Queensland- and Victoria-based developer Stirloch Group have won the contract to build a two-storey office at 91 Beardy Street and 102 Taylor Street, and the APVMA has signed a 15-year lease with the company for its space in the building, flagging possible extensions to come.
"This is a significant milestone in the APVMA's relocation from Canberra to Armidale," Dr Parker said.
Richards says she couldn't restart her business after the 2016 fire, and that the owners told her the building was uninsured and couldn't be rebuilt.
Her claim that she still has a 25-year lease on the site, signed in July 2015, could complicate the deal for the new building in a relocation project for the APVMA already gripped by controversy.
Property owner Gary Burgess, who owns it with his son Greg, would not comment on the bid when approached by Fairfax Media in February.
Richards says she knew nothing about the club site being a possible new home for the authority until contacted by The Canberra Times.
She has spent 18 months fighting the loss of her business and, after waiting for the coroner's report on the fire this month, she now plans to sue Burgess for loss of profits and failing to insure the building.
A coronial inquest into The Armidale Club's demise was inconclusive, determining in February it fell to arson but failing to find a culprit.
While the police settled on a chief suspect - an Armidale security guard who shot himself the next day - town coroner Michael Holmes described the man's suicide as "the matter of real coincidence", saying his death was related to "unresolved personal issues".
There was no evidence tying the guard directly to the fire, the coroner said.
Richards says there were rumours someone had drawn up development plans for her site before the fire. She says a group of men were at the site the day after the fire and told her they were valuing it.
The Canberra Times does not suggest the fire was connected to the authority's bid. The Coalition's plan to move the authority was a promise at the July 2016 election. It engaged contractors JLL on September 6, 2016 to find new offices in Armidale. The order to move wasn't made until November 2016, two months after the fire.
Mr Littleproud confirmed last week the pesticides authority would still move to Armidale, despite calls from Labor for the Coalition to renege after the resignation of the project's champion Barnaby Joyce from the Nationals leadership.

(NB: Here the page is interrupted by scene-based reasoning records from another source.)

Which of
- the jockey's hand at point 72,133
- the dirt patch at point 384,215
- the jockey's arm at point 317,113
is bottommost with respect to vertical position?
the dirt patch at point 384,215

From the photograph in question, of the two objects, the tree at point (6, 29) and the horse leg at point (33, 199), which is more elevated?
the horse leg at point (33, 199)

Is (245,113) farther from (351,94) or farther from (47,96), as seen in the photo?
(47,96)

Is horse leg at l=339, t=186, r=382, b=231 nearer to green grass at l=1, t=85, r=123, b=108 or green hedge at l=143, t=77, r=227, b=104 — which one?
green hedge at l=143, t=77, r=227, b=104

The pesticide authority's entry into New England was marred by controversy with accusations that Mr Joyce was pork-barreling in moving the agency to his electorate, and a consultants report finding no material economic advantages to support the relocation.
Staff left the agency after the government ordered it to relocate, and the move attracted more criticism when its staff were found working in a McDonald's early last year.
Fifteen public servants, eight of them locals, are in temporary digs shared with Centrelink at 246 Beardy Street while the new office is commissioned.